EXTRAIT FOURNI ::

Victoire en demi-teintes pour les personnes âgées de la résidence Mont-Carmel, à Montréal : le propriétaire vient de leur annoncer qu’il renonce finalement à évincer celles qui ne sont pas encore parties.

Ce qu’il faut savoir

En février 2022, les personnes âgées de la résidence pour aînés Mont-Carmel ont reçu un avis d’éviction : leurs logis allaient redevenir des appartements standards.

L’affaire s’est transportée devant les tribunaux et sur la place publique, plusieurs groupes prenant la défense de ces aînés coriaces.

Le propriétaire, Henry Zavriyev, dit maintenant qu’il renonce à aller de l’avant avec les évictions.

Cela fait plus de deux ans que ce groupe de personnes âgées bataille ferme – sur la place publique et devant les tribunaux – pour éviter que sa résidence pour aînés (RPA) soit transformée en logements standards.

Deux ans qu’ils se réunissent tous les mercredis, pour un café, mais surtout pour garder le moral.

Puis, cette lettre, signée par le propriétaire, Henry Zavriyev, qui vient de leur parvenir.

« Vos préoccupations, conjuguées à une évaluation de l’ensemble du dossier, nous ont fait revoir notre approche et motivent notre décision. »

PHOTO MARTIN CHAMBERLAND, LA PRESSE

Cela fait plus de deux ans que ce groupe de personnes âgées bataille ferme pour éviter que la résidence pour aînés Mont-Carmel soit transformée en logements standards.

Une nouvelle douce-amère que celle-là, comprend-on à la réaction des personnes âgées.

ÉNONCÉ ÉCRIT 1 :: Relevez les trois points que l'article sur la résidence Mont-Carmel présente sous l'intertitre « Ce qu'il faut savoir ».
ÉNONCÉ ÉCRIT 2 :: Selon l'article sur la résidence Mont-Carmel, quel jour de la semaine le groupe de personnes âgées se réunit-il ?
ÉNONCÉ ÉCRIT 3 :: Poursuivez l'article sur la résidence Mont-Carmel, s'il vous plaît, à partir de sa dernière phrase.

DONNÉES FOURNIES ::
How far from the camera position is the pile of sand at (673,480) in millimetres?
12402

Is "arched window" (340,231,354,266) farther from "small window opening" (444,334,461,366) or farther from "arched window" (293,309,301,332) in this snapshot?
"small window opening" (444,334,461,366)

RÉSULTAT OBTENU 1 ::
- En février 2022, les personnes âgées de la résidence pour aînés Mont-Carmel ont reçu un avis d'éviction : leurs logis allaient redevenir des appartements standards.
- L'affaire s'est transportée devant les tribunaux et sur la place publique, plusieurs groupes prenant la défense de ces aînés coriaces.
- Le propriétaire, Henry Zavriyev, dit maintenant qu'il renonce à aller de l'avant avec les évictions.

RÉSULTAT OBTENU 2 :: Le mercredi.

RÉSULTAT OBTENU 3 ::
Il y a deux ans, ils étaient 216 résidants, ils sont maintenant, « 47 résistants », résume en entrevue Normand Brault, membre du comité Sauvons le Mont-Carmel.

Constance Vaudrin explique que dès le lendemain de la réception de l’avis d’éviction, un comité a été formé pour éviter que les gens, sous le choc de l’annonce, se replient dans leur appartement et broient du noir. « Il fallait surveiller ceux qui n’allaient pas bien, donner des nouvelles – des avocats, surtout – et organiser des activités, étant donné qu’il n’y avait plus de comité de loisirs. »

Ensemble, on se donnait de l’espérance.

Constance Vaudrin

De cette lutte, elle retient la solidarité des aînés, qui, encore ces dernières semaines, ont continué d’assister par dizaines aux rencontres du mercredi, accueillant dans leurs rangs ceux qui avaient décidé de déménager.

Fibre militante

Le propriétaire était tombé sur des personnes âgées coriaces « et solidaires », dit Mme Vaudrin, qui souligne que plusieurs d’entre elles se connaissent de longue date et avaient déjà la fibre militante. « Certains militaient pour la solidarité internationale, d’autres étaient dans le travail communautaire, dans la défense de différents droits… »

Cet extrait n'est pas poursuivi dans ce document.